··· PAGE ···

La décision de l'Union africaine de suspendre l'Egypte, s'apparente à un coup d'épée dans l'eau d'autant plus que la majorité des pays ont réagi avec prudence tant le cas égyptien est particulier. «Le Conseil a décidé de suspendre la participation de l'Egypte aux activités de l'UA», a déclaré à la presse le secrétaire du Conseil de paix et de sécurité, Admore Kambudzi, lisant un communiqué officiel, à l'issue de plus de trois heures de réunion du CPS.
«Le Conseil réitère la condamnation et le rejet par l'UA de toute prise illégale du pouvoir», a poursuivi M. Kambudzi, «le renversement du président (Morsi) démocratiquement élu n'obéit pas aux dispositions pertinentes de la Constitution égyptienne et correspond donc à la définition du changement inconstitutionnel de pouvoir». Au début de la réunion, l'ambassadeur égyptien auprès de l'UA, Mohamed Idris, avait tenté de convaincre le CPS de ne pas suspendre son pays, arguant que l'armée n'avait fait que répondre à l'appel du peuple égyptien et que le renversement de M. Morsi n'était que la suite de la révolution populaire ayant chassé Hosni Moubarak du pouvoir en février 2011. L'Egypte n'avait alors pas été suspendue de l'UA. «J'ai défendu le cas de l'Egypte devant le CPS», a expliqué à la presse
M. Idris, sorti environ deux heures avant la décision. «Depuis le début du printemps arabe, celui-ci pose un défi à (...) l'Union africaine. L'UA, à l'époque (du renversement de M. Moubarak), avait décidé que ce qui s'était passé en Egypte était une révolution populaire et devait donc être traité en conséquence», a-t-il souligné. Le renversement de M. Morsi est une nouvelle «phase de ce qui s'est passé auparavant et mérite le même traitement», a-t-il argué.

··· EXTRAITS DE DONNÉES ···

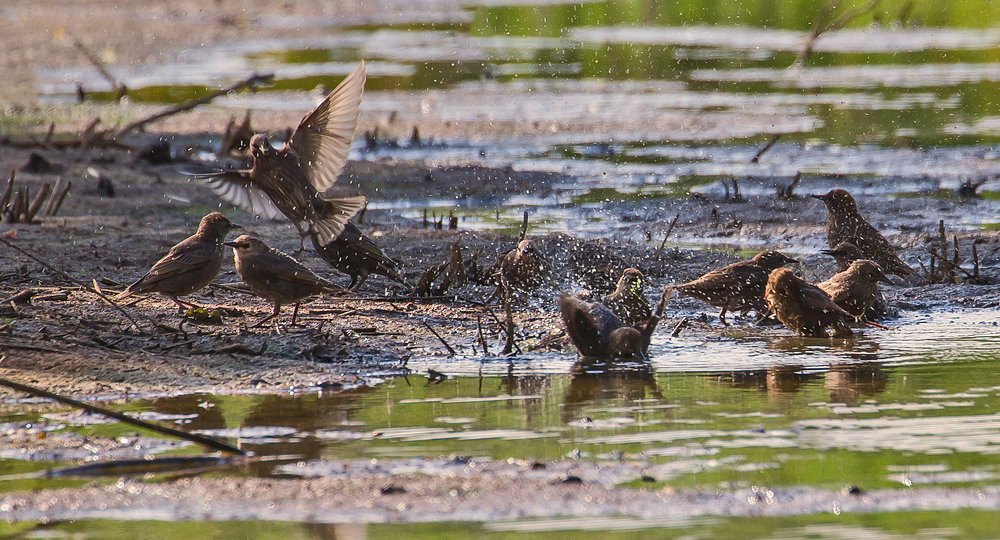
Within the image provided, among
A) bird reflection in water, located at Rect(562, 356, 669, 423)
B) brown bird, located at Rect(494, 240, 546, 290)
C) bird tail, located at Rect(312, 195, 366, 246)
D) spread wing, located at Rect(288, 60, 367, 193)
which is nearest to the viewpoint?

···

▶ _CONSIGNES_:
1 – D'après la page, combien de temps la réunion du CPS a-t-elle duré avant l'annonce de la suspension de l'Égypte ?
2 – Expliquez, en vous appuyant sur la page, pourquoi le Conseil estime que le renversement du président Morsi constitue un changement inconstitutionnel de pouvoir.
3 – Recopiez fidèlement tout le passage de la page, depuis « La décision de » jusqu'à « réunion du CPS. ».

▶ _RÉPONSES PAR CONSIGNE_:
1 – Plus de trois heures.

2 – Selon le Conseil, le renversement du président Morsi, démocratiquement élu, n'obéit pas aux dispositions pertinentes de la Constitution égyptienne. Il correspond donc à la définition du changement inconstitutionnel de pouvoir.

3 –
La décision de l'Union africaine de suspendre l'Egypte, s'apparente à un coup d'épée dans l'eau d'autant plus que la majorité des pays ont réagi avec prudence tant le cas égyptien est particulier. «Le Conseil a décidé de suspendre la participation de l'Egypte aux activités de l'UA», a déclaré à la presse le secrétaire du Conseil de paix et de sécurité, Admore Kambudzi, lisant un communiqué officiel, à l'issue de plus de trois heures de réunion du CPS.